Vert de peur

Gilbert Libé

LÉO est un sexagénaire taciturne. Il vit seul depuis longtemps à la campagne et décide de revenir en ville où il possède un petit appartement. Il voit sa vie bouleversée par l'irruption d'un couple de militants écologistes qui ont élu domicile dans son appartement qu'il n'habite plus qu'épisodiquement. Les squatters, THÉO et sa petite amie, ELSA, militants écologistes radicaux veulent imposer à Léo l’installation d’une éolienne et la culture de légumes bios sur le balcon. Arrive alors l’ex-femme de LÉO, LÉA dont il a divorcé il y a 20 ans, qui revient vers lui après le décès de son mari. Elle est chercheuse en climatologie et lutte contre la pensée unique. Léo reprends goût à la vie à son contact et retombe amoureux d’elle. Le couple squatter et la scientifique vont s’affronter sur les causes « du réchauffement de la planète ». LÉO soutient LÉA et démontre au couple qu’il est victime d’une manipulation culturelle à des fins politiques. ELSA et THÉO, après s’être séparés, retrouvent leur intégrité et leur amour en s’engageant aux « restos du cœur » et au Droit au Logement après être passés par les dédales du pouvoir en place. 

Le texte intégral version papier ou numérique est disponible sur : http://www.edilivre.com/doc/20283/Vert-de-peur_Une-comedie-ecologiquement-incorrecte/Gilbert-Libe


EXTRAIT :

« Qui contrôle la peur contrôle les âmes » - Machiavel

 1.

Un salon avec un coin cuisine, une entrée, une porte vers une chambre, une autre vers un cabinet de toilette. Un couple est dans l’appartement. Lui, Théo, une trentaine d’années est assis sur un canapé et lit. Elle, Elsa une trentaine également est occupée dans le coin cuisine avec une plante verte. Soudain, on entend la serrure de la porte d’entrée s’ouvrir. Le couple cesse toute activité et se tourne vers l’entrée. Après quelques hésitations, la porte s’ouvre enfin et apparaît un homme, Léo, d’une cinquantaine d’années avec une valise à roulette dans une main et deux sacs dans l’autre.

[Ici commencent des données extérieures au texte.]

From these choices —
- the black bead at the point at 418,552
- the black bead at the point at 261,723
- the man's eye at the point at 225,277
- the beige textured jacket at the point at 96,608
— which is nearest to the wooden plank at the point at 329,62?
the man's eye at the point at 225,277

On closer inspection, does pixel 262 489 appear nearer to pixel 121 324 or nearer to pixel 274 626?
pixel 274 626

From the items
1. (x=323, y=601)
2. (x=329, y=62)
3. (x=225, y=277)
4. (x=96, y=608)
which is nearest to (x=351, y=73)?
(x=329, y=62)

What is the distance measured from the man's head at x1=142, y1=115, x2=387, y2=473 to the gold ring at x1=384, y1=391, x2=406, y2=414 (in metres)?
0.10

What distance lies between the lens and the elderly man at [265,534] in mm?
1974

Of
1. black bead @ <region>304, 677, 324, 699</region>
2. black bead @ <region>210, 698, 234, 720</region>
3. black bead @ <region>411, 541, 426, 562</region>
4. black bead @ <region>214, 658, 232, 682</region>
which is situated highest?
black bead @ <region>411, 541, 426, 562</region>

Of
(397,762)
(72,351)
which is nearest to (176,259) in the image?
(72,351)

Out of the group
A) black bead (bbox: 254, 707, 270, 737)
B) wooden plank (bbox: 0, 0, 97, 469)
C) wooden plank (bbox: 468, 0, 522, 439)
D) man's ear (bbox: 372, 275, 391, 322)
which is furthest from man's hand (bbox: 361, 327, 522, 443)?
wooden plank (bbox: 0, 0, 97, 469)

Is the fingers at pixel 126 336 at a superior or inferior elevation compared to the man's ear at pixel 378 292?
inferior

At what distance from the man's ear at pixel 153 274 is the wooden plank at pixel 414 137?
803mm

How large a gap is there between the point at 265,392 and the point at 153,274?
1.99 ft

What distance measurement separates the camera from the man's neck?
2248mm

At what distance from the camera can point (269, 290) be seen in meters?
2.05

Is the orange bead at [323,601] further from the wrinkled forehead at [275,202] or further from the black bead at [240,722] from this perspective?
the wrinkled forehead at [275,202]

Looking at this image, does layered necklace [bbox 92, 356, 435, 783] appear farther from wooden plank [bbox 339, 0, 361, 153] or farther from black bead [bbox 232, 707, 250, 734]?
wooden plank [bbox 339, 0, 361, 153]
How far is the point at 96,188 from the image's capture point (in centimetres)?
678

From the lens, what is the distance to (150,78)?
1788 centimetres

Il se retourne instantanément vers la porte pour la refermer, gêné par les paquets qui l’encombre. Il n’a pas vu le couple. La porte refermée, il se retourne et reste ébahi, sans voix face au couple…

THÉO & ELSA (en cœur)

Bonjour !

LÉO : (hésitant)

..Jour…

THÉO :

Vous êtes qui ?

LÉO : (restant muet)

…/…

ELSA :

Oui, vous vous êtes trompé, non ?

LÉO :

Bah, Euh, je ne sais pas…

THÉO :

Vous ne savez pas où vous êtes, c’est ça, sans déconner !…(à Elsa) Il a perdu la mémoire ?

ELSA :

Tu crois ? Il n’a pas l’air…

THÉO:

…Tu sais, c’est ça les amnésiques.

ELSA:

Non, il n’a pas le profil !

LÉO  :

Euh ! Excusez-moi, mais que faites-vous là ?

ELSA:

Eh bien, on est chez nous, quelle question…

THÉO :

Oui, justement on se disait : tiens, un inconnu qui se trompe d’appartement  pourquoi on l’inviterait pas à l’apéro ? 

ELSA:

Bien sûr, avec un type comme vous qui a récupéré la clef on ne sait comment, on peut trinquer !

LÉO :

Attendez là… Laissez-moi réfléchir…

THÉO : (à Elsa)

C’est la mémoire, je te dis…

LÉO  

Non, je vous en prie, taisez-vous !

ELSA :

Eh là, sur un autre ton, s’il vous plait.

THÉO:

Il est gonflé, le mec. Il débarque à l’improviste, on lui offre l’apéro et en plus il nous engueule !

LÉO :

Non, vous n’y êtes pas…Excusez-moi…Je, je suis simplement surpris de trouver quelqu’un chez moi…

ELSA:

Comment ça, chez vous ?

THÉO :

Oui, comment ça ?

LÉO  :

Je ne suis pas venu depuis 8 mois.(Un temps) J’ai loupé quelque chose là…

THÉO :

Sans aucun doute.

ELSA:

Ca fait 6 mois qu’on est là, nous !

THÉO :

Ca y est. Je comprends. Vous avez quitté l’appartement à la fin du bail…Et vous ne vous en souvenez plus, c’est ça ?

LÉO :

Ne m’emmêlez pas, je vous prie…

ELSA:

Écoutez, vous avez des preuves ?

LÉO :

Des preuves de quoi ?

ELSA:

Et bien de ce que vous avancez, pardi !

LÉO :

Comment voulez-vous que ….Je ne trimbale pas sur moi mon acte de propriété.

THÉO :

Sans déconner, il se prend pour le propriétaire maintenant !

ELSA:

Allez, stop. On arrête tout…

THÉO :

…On recommence.  S’il vous plait, allez à la porte et refaites votre entrée…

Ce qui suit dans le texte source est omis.